(A block of data)
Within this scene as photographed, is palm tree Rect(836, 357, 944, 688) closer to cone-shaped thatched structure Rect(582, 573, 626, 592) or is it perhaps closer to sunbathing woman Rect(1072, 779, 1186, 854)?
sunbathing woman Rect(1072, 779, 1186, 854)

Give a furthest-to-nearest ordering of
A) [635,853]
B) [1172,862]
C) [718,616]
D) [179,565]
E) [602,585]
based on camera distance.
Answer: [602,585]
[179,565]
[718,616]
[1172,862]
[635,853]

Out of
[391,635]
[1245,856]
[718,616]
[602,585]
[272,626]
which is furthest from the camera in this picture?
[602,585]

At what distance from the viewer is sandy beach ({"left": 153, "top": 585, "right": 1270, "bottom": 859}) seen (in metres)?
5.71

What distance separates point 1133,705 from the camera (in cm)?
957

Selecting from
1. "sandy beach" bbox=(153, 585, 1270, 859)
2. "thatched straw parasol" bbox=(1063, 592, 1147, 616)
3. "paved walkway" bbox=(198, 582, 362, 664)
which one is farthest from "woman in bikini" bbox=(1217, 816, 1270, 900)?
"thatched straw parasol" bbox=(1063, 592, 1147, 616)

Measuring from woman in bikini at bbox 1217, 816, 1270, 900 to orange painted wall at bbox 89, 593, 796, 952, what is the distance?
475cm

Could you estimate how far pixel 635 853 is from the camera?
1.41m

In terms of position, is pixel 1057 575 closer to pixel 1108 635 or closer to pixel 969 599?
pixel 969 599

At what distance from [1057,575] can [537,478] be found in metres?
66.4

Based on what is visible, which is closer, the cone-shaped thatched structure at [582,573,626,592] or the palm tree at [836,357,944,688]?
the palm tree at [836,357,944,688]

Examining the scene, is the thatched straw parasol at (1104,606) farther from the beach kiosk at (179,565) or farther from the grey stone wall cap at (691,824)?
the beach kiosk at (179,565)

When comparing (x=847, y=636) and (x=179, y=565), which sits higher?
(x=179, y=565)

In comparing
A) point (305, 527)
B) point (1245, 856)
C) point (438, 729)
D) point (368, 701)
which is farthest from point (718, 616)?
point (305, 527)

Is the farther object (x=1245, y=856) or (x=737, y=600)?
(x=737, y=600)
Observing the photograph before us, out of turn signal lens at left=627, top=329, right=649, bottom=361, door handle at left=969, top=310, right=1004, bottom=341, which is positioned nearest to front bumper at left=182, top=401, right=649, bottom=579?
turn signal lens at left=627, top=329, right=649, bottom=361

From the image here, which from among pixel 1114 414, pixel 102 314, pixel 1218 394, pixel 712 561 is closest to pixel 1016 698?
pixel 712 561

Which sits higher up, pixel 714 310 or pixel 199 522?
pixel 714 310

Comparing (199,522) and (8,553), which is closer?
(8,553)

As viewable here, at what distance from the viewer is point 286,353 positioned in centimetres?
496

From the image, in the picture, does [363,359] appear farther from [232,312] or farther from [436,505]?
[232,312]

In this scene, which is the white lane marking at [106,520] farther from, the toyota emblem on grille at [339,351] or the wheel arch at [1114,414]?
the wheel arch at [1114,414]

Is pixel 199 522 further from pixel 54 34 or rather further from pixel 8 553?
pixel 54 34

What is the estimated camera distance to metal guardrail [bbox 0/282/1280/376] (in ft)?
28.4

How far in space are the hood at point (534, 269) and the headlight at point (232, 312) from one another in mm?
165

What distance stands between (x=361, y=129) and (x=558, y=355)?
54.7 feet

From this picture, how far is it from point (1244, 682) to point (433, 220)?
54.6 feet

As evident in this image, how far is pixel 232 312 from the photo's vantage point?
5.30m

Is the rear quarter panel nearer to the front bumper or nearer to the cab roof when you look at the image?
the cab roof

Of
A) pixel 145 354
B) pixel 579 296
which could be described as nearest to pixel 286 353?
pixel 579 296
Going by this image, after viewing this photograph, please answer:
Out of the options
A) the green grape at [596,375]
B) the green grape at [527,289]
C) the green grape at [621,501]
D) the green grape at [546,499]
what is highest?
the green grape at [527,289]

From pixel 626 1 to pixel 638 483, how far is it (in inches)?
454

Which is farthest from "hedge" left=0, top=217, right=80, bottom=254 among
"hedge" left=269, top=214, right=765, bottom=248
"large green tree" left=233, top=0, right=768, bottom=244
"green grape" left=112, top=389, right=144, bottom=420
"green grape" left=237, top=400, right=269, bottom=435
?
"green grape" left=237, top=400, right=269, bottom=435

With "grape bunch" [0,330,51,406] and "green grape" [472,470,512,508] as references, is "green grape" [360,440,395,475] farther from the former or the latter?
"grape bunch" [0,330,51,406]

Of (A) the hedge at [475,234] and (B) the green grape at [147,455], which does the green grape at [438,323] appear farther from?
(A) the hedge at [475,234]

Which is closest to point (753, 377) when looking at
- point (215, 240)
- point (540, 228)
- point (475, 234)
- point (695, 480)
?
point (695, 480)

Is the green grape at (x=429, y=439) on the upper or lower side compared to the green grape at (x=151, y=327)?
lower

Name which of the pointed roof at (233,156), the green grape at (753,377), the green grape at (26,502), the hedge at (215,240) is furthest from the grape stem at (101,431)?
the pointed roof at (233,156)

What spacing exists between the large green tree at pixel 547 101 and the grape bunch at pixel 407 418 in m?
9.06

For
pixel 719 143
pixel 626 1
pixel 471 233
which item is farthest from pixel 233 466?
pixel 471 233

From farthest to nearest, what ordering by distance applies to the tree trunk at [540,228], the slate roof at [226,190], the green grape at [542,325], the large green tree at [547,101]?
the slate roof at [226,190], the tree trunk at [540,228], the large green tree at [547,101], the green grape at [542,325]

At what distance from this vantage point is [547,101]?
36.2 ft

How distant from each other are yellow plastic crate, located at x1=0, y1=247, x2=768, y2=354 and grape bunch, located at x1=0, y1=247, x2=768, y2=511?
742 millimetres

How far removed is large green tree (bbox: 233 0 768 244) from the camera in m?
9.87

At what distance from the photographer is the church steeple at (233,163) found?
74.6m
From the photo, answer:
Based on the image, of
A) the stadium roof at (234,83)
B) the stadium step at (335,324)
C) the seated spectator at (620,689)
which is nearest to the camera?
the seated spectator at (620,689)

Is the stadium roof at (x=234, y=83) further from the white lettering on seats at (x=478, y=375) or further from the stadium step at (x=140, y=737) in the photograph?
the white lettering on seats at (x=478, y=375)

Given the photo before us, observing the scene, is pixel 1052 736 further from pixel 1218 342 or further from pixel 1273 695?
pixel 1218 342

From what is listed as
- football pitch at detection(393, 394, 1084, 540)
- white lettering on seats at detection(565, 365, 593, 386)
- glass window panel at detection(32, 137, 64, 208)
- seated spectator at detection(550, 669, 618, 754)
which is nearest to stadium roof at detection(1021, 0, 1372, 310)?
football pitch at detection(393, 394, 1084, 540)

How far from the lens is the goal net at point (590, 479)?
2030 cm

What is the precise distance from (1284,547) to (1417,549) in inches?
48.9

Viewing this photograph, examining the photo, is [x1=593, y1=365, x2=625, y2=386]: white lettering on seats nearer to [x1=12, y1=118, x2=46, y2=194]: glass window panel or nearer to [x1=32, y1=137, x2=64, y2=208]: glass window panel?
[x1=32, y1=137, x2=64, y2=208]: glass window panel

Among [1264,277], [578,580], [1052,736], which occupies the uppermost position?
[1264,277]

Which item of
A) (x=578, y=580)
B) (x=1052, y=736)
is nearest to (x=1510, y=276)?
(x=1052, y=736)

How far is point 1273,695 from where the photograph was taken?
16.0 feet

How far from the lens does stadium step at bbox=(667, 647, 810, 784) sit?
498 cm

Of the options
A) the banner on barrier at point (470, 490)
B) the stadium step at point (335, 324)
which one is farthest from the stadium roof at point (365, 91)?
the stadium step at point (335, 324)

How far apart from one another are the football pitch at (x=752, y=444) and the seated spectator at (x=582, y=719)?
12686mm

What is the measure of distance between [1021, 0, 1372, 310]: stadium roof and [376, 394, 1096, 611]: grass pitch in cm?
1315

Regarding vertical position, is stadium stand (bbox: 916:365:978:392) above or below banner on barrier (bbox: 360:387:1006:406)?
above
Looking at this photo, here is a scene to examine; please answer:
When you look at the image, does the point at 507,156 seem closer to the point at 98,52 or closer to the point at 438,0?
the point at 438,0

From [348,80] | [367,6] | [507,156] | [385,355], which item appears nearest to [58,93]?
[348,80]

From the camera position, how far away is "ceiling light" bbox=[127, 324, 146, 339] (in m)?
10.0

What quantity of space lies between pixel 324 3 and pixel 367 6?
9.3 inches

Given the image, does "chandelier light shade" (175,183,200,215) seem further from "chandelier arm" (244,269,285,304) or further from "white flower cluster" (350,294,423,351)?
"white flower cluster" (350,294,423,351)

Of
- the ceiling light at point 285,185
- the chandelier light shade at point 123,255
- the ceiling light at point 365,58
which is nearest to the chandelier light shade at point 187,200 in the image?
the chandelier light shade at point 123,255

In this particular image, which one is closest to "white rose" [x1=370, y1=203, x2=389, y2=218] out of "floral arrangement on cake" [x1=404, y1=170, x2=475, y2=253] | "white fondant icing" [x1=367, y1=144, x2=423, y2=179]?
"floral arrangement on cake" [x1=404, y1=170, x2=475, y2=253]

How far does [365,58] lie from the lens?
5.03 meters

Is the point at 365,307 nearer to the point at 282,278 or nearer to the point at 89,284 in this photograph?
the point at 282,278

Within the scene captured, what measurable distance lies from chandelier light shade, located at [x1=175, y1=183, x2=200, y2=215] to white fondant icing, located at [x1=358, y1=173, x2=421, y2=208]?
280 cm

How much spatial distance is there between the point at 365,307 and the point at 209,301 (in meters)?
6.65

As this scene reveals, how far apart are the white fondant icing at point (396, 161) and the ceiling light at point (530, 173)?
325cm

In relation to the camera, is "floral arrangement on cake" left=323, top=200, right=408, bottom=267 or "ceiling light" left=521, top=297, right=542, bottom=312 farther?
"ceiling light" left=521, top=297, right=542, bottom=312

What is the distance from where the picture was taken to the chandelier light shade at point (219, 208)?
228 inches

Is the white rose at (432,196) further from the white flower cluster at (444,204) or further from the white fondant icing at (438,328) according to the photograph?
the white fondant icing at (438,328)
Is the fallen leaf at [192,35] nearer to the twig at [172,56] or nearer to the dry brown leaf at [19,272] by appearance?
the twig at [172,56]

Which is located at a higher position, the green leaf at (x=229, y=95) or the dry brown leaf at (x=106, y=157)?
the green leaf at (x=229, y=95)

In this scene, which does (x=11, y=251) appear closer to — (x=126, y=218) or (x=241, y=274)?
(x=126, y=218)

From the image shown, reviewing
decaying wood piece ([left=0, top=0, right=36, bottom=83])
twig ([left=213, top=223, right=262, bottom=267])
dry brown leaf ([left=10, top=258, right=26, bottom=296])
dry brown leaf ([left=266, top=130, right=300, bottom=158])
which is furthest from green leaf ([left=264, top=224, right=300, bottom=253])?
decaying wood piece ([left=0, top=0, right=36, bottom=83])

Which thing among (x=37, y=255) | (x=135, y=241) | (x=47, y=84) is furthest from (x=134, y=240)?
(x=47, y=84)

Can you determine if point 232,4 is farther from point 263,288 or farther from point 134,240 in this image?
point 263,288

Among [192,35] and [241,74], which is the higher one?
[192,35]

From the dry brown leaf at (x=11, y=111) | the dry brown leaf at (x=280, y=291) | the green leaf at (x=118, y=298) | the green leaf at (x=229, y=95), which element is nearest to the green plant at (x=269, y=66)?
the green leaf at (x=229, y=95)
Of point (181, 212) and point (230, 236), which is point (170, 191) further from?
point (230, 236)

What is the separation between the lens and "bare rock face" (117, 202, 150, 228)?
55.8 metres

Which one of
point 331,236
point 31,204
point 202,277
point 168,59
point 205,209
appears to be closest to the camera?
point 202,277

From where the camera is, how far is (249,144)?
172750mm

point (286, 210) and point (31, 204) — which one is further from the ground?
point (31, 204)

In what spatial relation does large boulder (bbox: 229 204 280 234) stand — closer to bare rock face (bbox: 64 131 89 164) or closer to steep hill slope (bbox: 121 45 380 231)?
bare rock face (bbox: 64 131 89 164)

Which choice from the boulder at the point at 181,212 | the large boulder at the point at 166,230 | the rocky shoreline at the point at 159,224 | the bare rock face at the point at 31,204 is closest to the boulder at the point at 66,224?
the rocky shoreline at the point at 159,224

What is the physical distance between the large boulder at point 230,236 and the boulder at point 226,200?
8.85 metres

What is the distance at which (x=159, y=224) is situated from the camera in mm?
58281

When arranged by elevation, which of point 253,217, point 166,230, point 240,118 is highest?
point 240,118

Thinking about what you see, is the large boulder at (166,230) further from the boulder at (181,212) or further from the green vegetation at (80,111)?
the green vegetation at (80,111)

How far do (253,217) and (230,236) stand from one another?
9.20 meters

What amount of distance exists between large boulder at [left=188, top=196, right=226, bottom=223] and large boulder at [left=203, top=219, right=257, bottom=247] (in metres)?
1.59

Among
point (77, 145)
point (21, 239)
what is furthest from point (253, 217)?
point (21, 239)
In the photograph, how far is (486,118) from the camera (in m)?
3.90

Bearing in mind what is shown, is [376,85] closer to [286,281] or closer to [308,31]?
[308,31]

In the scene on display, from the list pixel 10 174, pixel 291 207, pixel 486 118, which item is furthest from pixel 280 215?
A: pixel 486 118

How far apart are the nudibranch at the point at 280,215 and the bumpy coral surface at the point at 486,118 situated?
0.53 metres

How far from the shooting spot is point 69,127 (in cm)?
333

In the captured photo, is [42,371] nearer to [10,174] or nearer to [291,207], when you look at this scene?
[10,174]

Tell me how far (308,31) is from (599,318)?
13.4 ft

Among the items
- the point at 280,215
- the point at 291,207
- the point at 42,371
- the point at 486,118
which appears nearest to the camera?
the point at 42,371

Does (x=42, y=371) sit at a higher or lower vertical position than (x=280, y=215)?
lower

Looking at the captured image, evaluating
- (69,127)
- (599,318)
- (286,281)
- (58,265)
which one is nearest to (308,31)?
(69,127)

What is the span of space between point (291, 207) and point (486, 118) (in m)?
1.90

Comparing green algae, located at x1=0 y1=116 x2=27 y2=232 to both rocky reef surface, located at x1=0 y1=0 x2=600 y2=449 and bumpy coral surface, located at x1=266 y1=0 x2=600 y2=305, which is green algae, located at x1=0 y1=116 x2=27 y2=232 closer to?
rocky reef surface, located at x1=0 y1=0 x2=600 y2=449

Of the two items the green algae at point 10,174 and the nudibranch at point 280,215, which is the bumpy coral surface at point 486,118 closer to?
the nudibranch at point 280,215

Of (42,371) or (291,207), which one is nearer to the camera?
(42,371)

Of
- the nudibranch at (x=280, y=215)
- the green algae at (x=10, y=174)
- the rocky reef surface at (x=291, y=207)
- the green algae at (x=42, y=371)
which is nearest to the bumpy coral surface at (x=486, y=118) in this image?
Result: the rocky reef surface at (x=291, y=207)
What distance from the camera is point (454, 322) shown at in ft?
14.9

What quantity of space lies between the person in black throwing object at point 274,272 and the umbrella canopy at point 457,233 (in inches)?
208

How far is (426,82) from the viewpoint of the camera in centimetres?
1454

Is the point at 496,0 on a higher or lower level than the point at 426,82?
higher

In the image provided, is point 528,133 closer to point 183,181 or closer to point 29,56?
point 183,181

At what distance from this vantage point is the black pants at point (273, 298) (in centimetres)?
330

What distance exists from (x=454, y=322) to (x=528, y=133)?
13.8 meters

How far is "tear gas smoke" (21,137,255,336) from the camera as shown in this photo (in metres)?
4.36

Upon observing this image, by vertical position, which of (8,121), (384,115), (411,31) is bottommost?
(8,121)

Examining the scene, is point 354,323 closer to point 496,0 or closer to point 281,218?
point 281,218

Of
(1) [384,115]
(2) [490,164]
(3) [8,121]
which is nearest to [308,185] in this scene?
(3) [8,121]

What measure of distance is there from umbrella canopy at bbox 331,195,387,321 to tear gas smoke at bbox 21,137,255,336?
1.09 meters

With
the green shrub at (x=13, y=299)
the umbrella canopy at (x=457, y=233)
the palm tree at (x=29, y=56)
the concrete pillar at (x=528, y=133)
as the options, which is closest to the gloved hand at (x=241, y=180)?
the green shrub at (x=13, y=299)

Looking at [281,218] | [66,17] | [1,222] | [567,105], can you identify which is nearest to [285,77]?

- _Exercise objective_: Repeat, word for word, every line from the line that contains "At what distance from this vantage point is the" to the end of the entries; include both of those lines and no others.

- _Complete output_:
At what distance from this vantage point is the black pants at point (273, 298) (in centimetres)?
330

What distance exists from (x=454, y=322) to (x=528, y=133)?
13.8 meters

How far is "tear gas smoke" (21,137,255,336) from the camera as shown in this photo (in metres)?
4.36

Upon observing this image, by vertical position, which of (8,121), (384,115), (411,31) is bottommost?
(8,121)

Examining the scene, is point 354,323 closer to point 496,0 or closer to point 281,218?
point 281,218

Of
(1) [384,115]
(2) [490,164]
(3) [8,121]
which is nearest to [308,185] in this scene?
(3) [8,121]

What measure of distance is there from umbrella canopy at bbox 331,195,387,321 to tear gas smoke at bbox 21,137,255,336?
1.09 meters

With
the green shrub at (x=13, y=299)
the umbrella canopy at (x=457, y=233)
the palm tree at (x=29, y=56)
the concrete pillar at (x=528, y=133)
as the options, which is closest to the gloved hand at (x=241, y=180)?
the green shrub at (x=13, y=299)

Looking at [281,218] | [66,17] | [1,222] | [567,105], can you identify which is nearest to [285,77]?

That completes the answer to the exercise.